Pictures are not part of the copy. Set down exactly the lines from the one containing "Главные враги России – дурак…" through the last line of the material below.
─── Material for the task ───
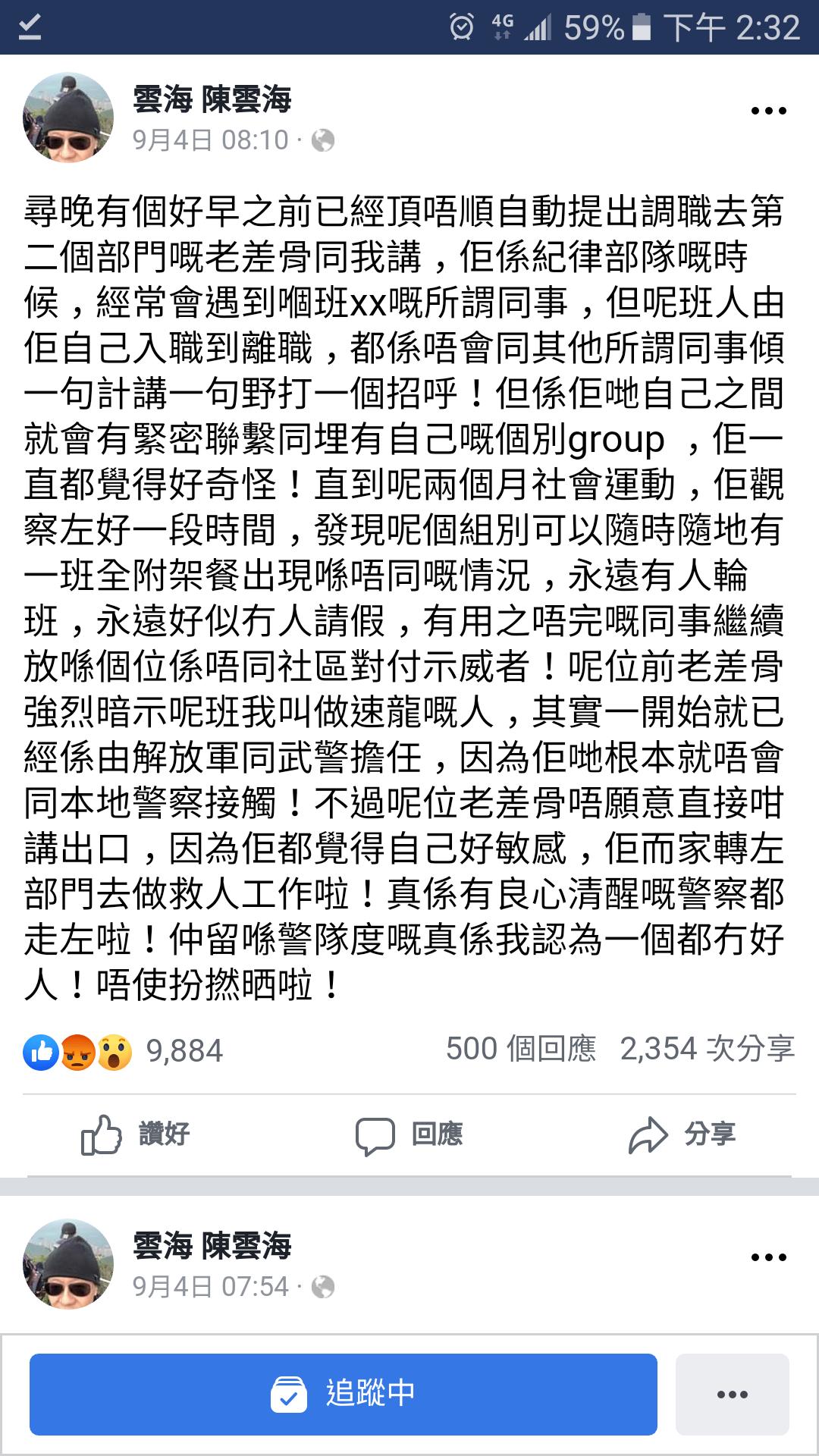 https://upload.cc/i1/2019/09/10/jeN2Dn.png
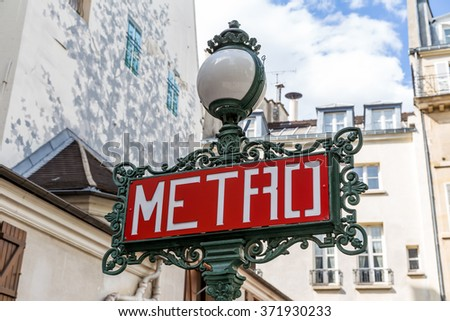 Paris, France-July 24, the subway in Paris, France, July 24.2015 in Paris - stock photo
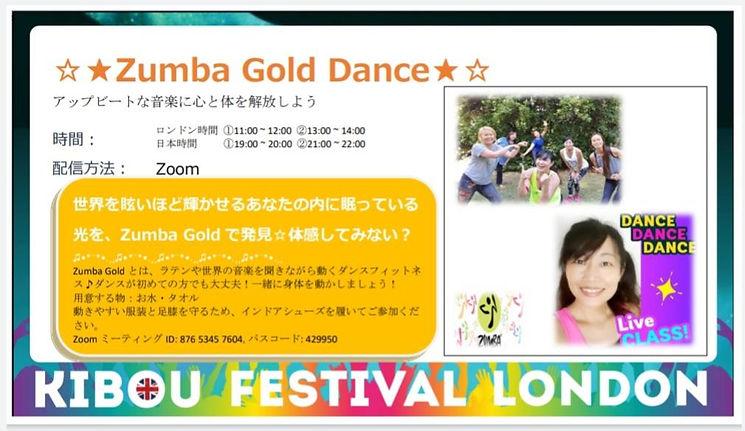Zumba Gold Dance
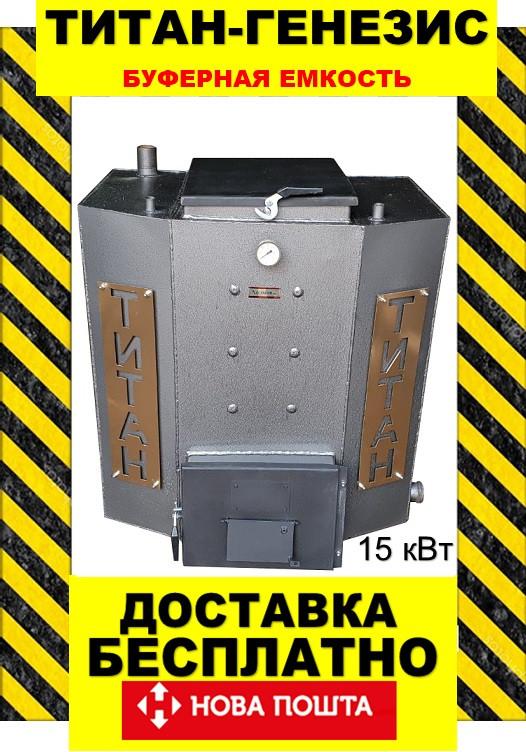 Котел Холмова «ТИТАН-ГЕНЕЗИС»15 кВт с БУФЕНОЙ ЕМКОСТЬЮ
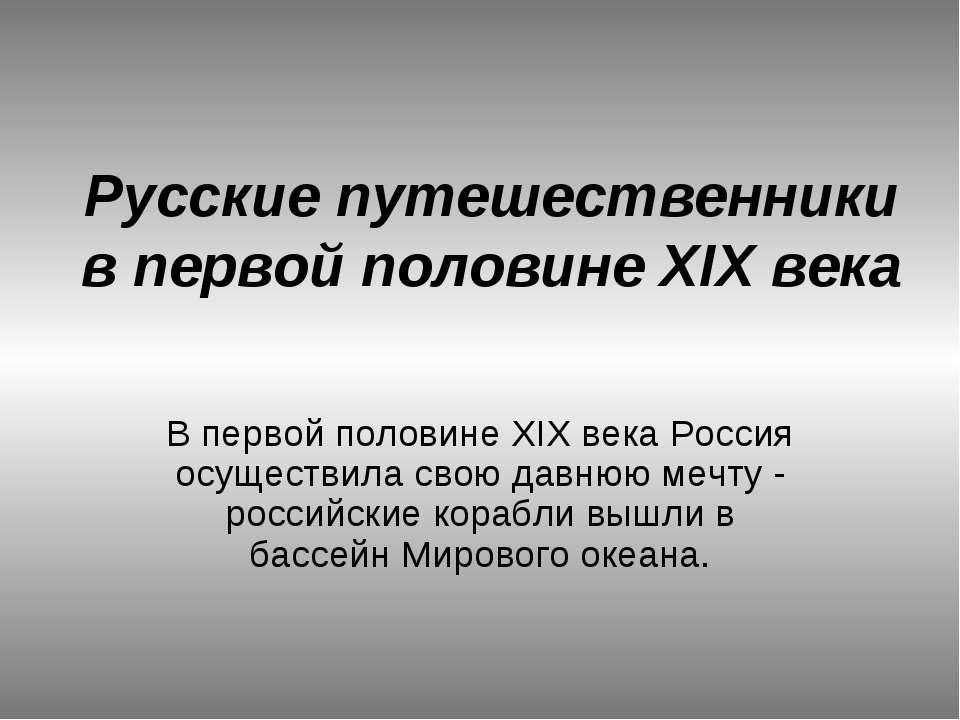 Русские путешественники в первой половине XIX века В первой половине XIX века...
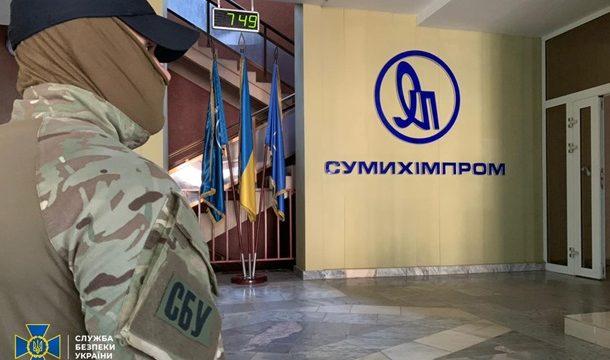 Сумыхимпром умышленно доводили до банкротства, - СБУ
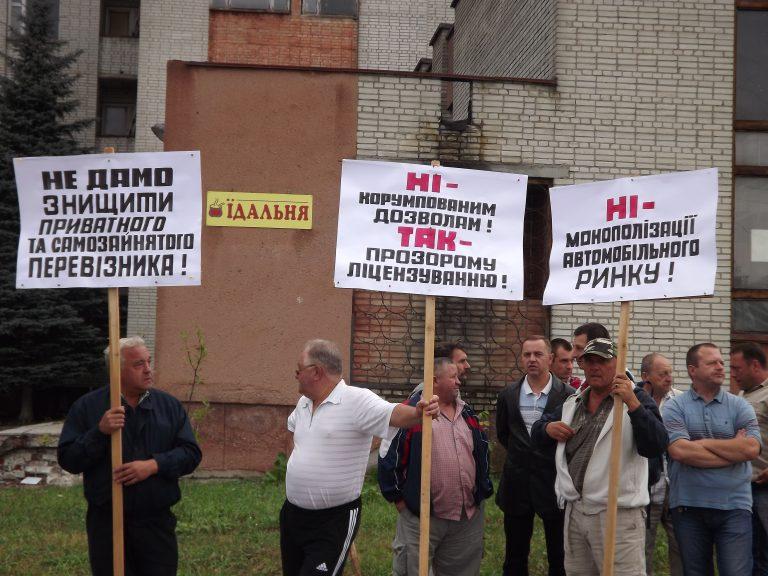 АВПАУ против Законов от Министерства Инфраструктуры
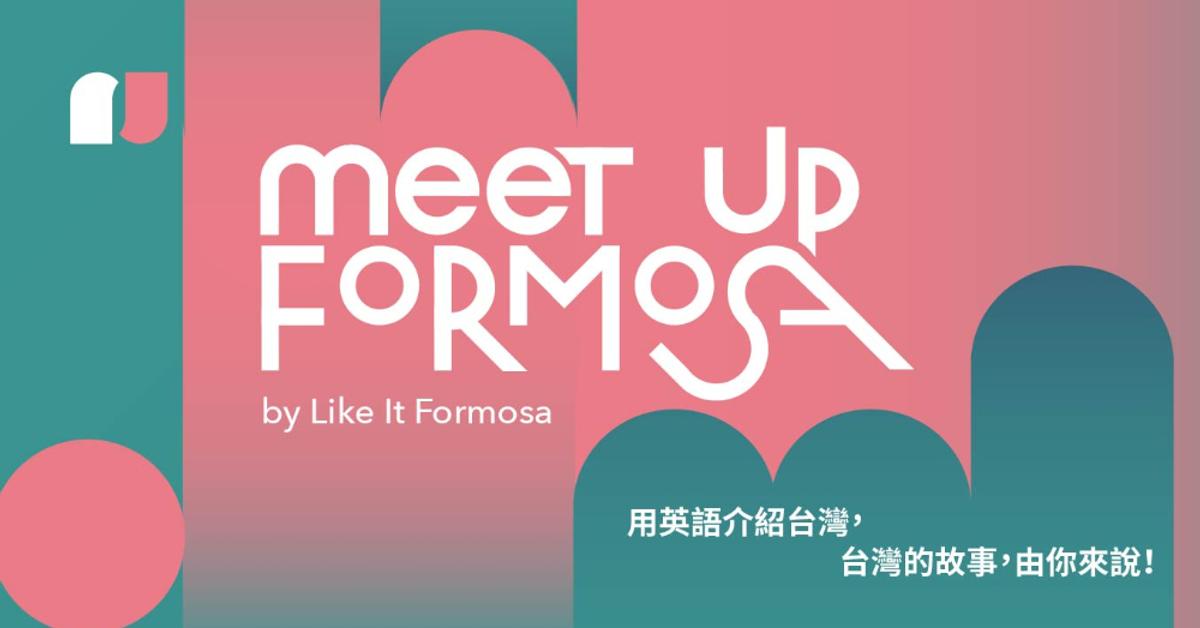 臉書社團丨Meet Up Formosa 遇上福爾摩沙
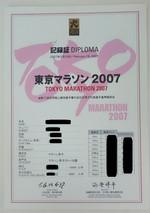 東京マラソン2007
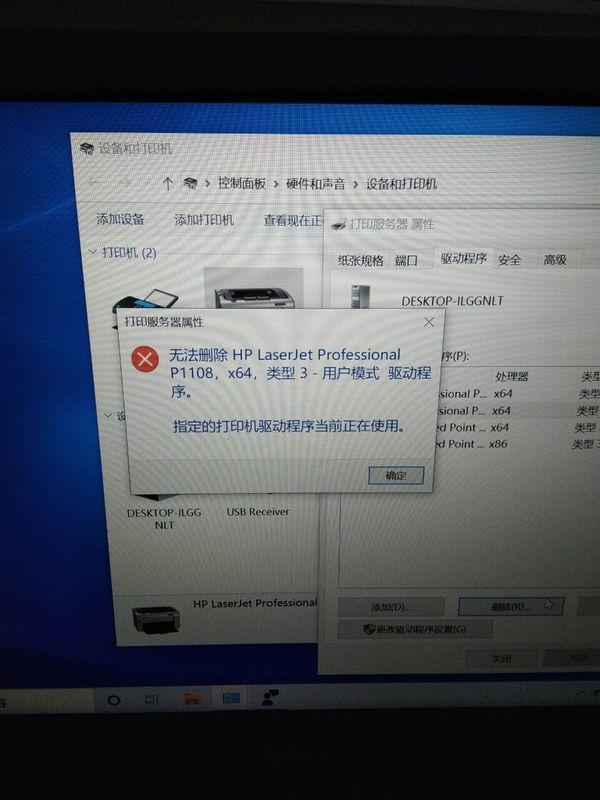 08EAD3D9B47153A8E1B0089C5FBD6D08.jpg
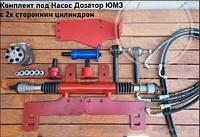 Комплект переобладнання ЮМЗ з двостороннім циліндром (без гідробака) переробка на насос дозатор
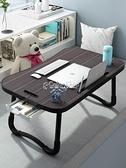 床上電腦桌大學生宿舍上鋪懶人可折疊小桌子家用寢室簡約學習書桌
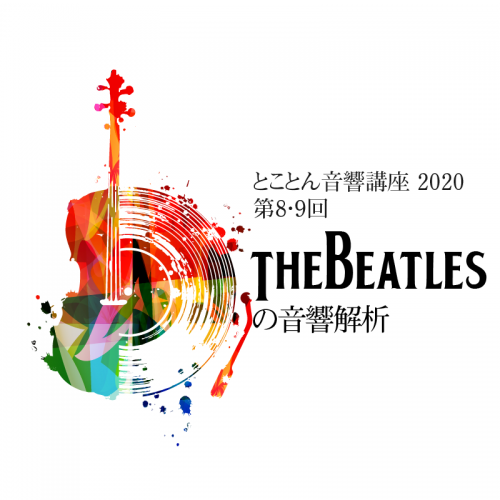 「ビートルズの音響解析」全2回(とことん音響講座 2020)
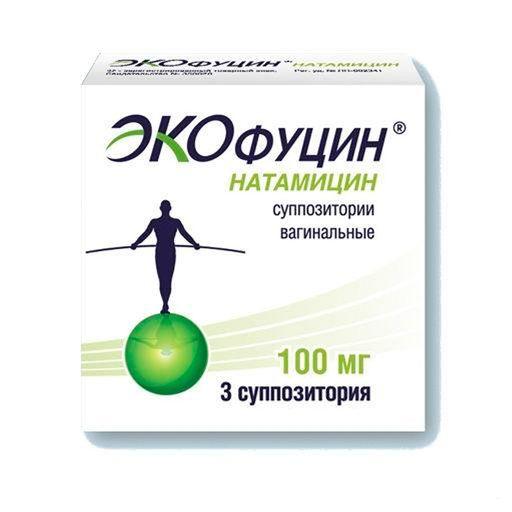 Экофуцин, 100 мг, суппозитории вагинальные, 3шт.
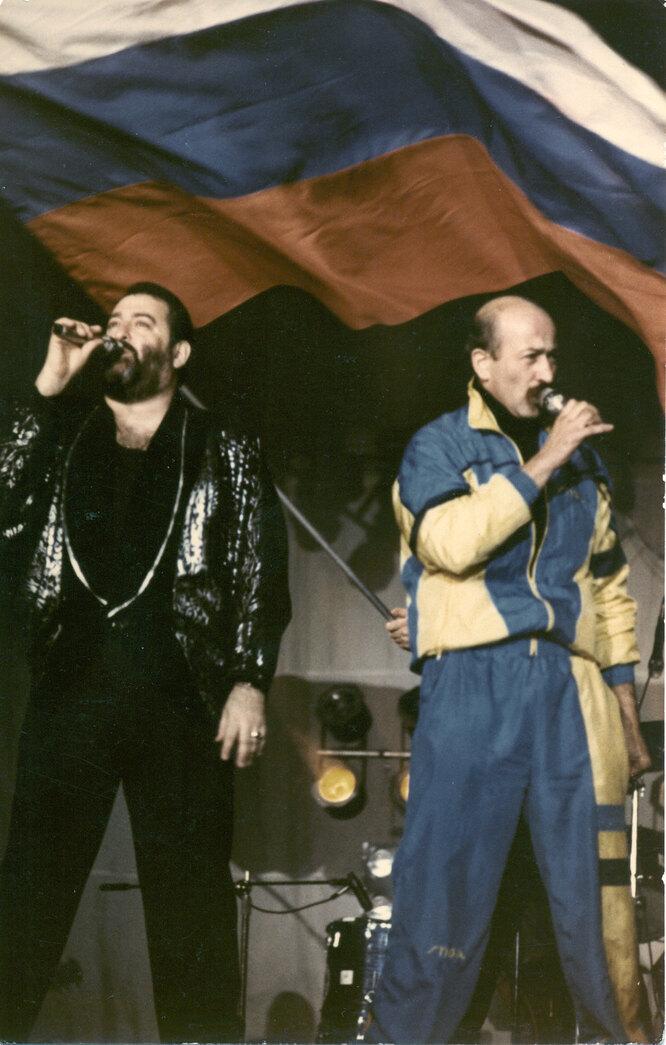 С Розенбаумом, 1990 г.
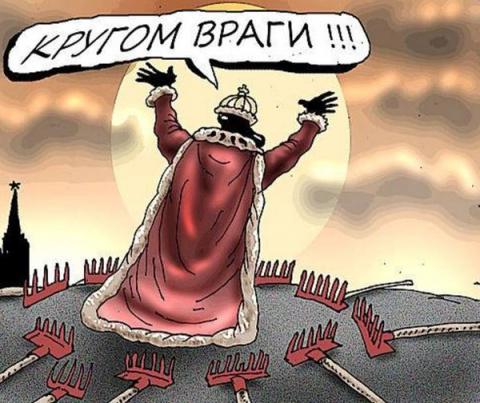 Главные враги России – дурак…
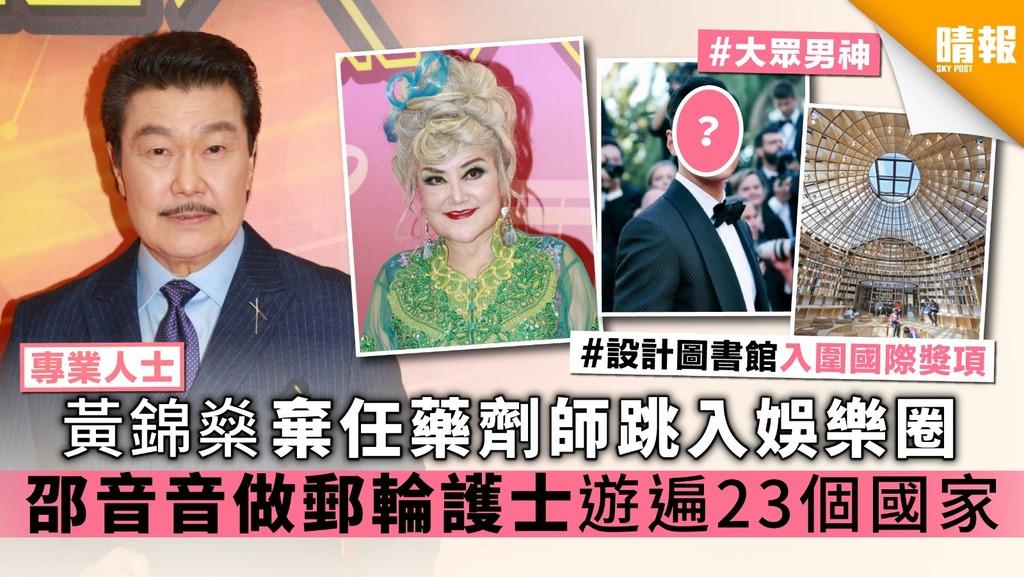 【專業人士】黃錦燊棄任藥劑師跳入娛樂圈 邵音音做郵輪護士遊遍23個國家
───
* **Response area**
 Главные враги России – дурак…
 【專業人士】黃錦燊棄任藥劑師跳入娛樂圈 邵音音做郵輪護士遊遍23個國家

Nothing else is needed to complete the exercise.